Using deep amplicon sequencing as a molecular xenomonitoring approach for detecting filarial nematodes in biting arthropod vectors

Filarial nematodes are an important group of parasites that impact public, veterinary, and wildlife health globally. In order to understand these impacts and minimize their effects, scientists use molecular xenomonitoring techniques to understand their distribution and track elimination efforts. However, these molecular techniques can have narrow diagnostic capacity due to their species-specific approach which limits our understanding of important co-endemic filarial nematodes. Next-generation sequencing offers the ability to detect multiple species of coinfecting filarial nematodes and thus improve are ability to monitor, treat, and eliminate these pathogens. In this paper, we have developed a deep amplicon sequencing approach using filarial nematode primers targeting the cytochrome oxidase c subunit 1 ( coxI ) gene.
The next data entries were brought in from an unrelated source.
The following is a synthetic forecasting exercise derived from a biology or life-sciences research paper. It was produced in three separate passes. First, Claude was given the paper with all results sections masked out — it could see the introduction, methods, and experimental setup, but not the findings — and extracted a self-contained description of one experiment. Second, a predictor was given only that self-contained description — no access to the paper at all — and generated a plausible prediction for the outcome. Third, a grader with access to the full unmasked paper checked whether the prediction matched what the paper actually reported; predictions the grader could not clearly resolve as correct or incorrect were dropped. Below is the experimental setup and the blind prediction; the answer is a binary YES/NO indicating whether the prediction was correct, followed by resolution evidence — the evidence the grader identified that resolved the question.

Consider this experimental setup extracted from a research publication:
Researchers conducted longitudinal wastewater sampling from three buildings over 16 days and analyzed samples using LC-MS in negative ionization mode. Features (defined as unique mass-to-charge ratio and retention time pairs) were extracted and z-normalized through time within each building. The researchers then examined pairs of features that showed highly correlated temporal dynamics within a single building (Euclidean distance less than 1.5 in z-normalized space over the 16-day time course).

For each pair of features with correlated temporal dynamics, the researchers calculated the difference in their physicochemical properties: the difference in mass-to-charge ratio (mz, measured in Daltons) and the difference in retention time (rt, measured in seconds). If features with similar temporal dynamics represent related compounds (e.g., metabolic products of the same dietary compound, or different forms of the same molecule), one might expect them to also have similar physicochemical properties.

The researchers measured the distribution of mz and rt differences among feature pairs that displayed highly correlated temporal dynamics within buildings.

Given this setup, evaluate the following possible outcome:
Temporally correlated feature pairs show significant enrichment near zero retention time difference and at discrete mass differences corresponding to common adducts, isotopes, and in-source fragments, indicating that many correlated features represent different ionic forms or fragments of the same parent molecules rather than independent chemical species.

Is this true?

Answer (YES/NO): NO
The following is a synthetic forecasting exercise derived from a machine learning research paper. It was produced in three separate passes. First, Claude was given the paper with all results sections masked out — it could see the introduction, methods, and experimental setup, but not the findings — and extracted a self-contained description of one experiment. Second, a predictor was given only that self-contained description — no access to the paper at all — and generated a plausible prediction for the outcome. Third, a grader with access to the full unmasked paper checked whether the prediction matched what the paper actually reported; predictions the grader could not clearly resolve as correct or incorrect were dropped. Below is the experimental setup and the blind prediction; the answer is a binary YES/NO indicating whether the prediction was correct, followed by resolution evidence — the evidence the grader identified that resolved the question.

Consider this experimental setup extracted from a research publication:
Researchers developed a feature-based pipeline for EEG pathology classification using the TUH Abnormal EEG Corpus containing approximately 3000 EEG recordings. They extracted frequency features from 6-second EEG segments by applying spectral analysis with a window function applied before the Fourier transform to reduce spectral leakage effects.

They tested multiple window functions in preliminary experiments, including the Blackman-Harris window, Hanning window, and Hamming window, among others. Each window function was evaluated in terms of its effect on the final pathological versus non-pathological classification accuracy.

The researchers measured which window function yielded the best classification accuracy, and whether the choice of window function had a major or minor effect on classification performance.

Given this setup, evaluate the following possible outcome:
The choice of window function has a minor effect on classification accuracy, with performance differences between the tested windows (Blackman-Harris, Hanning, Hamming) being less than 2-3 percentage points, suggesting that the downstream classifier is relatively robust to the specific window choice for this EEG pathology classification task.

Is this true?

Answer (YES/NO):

To replicate molecular xenomonitoring conditions, third stage larvae (L3) of three species of filarioid nematodes ( Brugia malayi , Brugia pahangi , Dirofilaria immitis ) were spiked in different proportions to pools comprising various amounts of female Aedes aegypti mosquitoes (0, 10, 50, 100). Each pool was subjected to DNA extraction and Oxford Nanopore Technologies (ONT) deep amplicon sequencing protocols. Two sets of demultiplexing pipelines were utilized to optimize this novel approach, each reaching, 92.71% and 97.92% accuracy in identification of species composition across mock pools. However, in heterogenous pools, filarial species D. immitis exhibited an overrepresentation of reads and B. pahangi an underrepresentation of reads. We discuss reasons for recount biases and how this new molecular xenomonitoring tool could be implemented to serve public health, veterinary medicine, and scientific advancement.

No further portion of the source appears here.